Four out of five executives across 13 different industries already invest in artificial intelligence (AI), and nearly 100% of those surveyed said they plan to do so by 2020, according to a new study from Indian outsourcing giant Tata Consultancy Services (TCS).
Even more encouraging is the fact that executives in 10 of the analyzed sectors said that they expect to ramp up the amount they are investing into a technology that is finally being adopted widely by the business world. Now in its second phase, the study, “Getting Smarter by the Sector: How 13 Industries Use Artificial Intelligence,” surveyed 835 executives in 13 industries.

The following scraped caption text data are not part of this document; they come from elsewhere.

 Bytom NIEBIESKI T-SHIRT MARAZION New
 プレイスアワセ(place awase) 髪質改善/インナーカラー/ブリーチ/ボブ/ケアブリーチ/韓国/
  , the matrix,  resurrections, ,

Looking at investments made in 2015, the three highest-spending industries are insurance, consumer packaged goods, and and high tech. Looking to the future, the travel, transportation and hospitality industry (categorized as a single sector) plans to increase its spending the most. Though the executives surveyed in the study invested an average of just $4 million in 2015, they expect to lay out a $34 million by 2020.

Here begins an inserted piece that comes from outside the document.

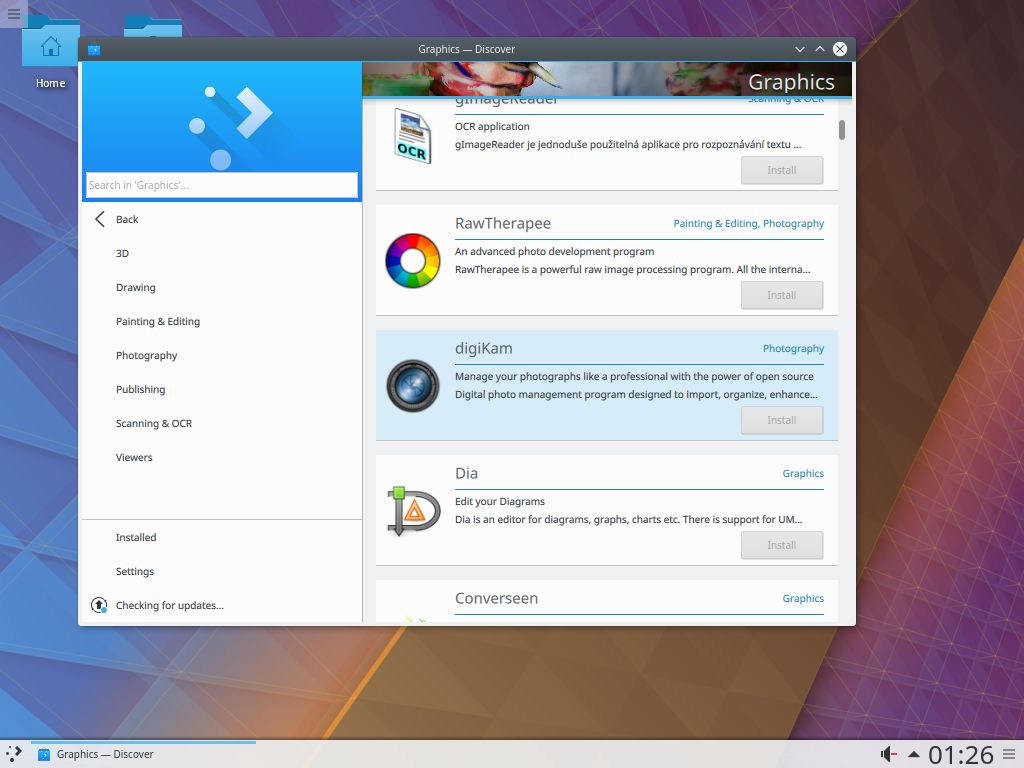 Menedżer pakietów Discover: lepszy niż centrum oprogramowania Ubuntu?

The other industries that are expected to increase their spending on AI the most rapidly are media, entertainment, and information services (with 292% growth), industrial manufacturing (74%), healthcare (44%), and banking and finance (29%).

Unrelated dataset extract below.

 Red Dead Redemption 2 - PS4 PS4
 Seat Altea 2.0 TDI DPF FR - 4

“All industries see AI technology as a major game-changer on their business competitiveness by 2020,” said K. Ananth Krishnan, chief technology officer of TCS. “It’s striking that the sectors making the boldest current or future AI investments and citing the most significant results seem to group around industries like insurance, travel, hospitality, and telecom — where disruption is having a major impact — and consumer-focused sectors, such as the consumer packaged goods industry, where the customer experience can be significantly enhanced by AI innovation.”
Executives are not worry-free about moving into the AI era, however. Most of those surveyed have expressed concern about the security implications of the technology. Those in highly regulated industries like banking and telecommunications are especially worried about realizing the potential benefits without introducing unnecessary security risks.
“Effectively managing the security risk of AI systems is of paramount importance for the majority of industries, with companies in the automotive, banking and financial services, consumer packaged goods, technology, industrial manufacturing, and telecoms industries all stating this as the number-one success factor to derive real value from AI.”
On the other hand, the largest public fear usually associated with AI and automation is not seen as a large concern. In fact, some sectors believe that AI will lead to more jobs, not less, which aligns with previously reported findings from the earlier phase of TCS’ research.
“In almost all sectors, addressing people’s fears about losing their jobs was not ranked as a major barrier,” stated TCS in a summary of the report. “This was underlined in phase one of the Global Trend Study released in March this year, which found companies with the biggest revenue and cost improvements from AI see the need for at least three times as many new jobs in each function by 2020 because of cognitive computing innovations.”
This is the case in both high-adopting industries like technology and finance as well as less-discussed applications such as those in the world of publishing. “We are using the technology to add value, not to replace humans with robots,” Jim Kennedy of the Associated Press told TCS for its study.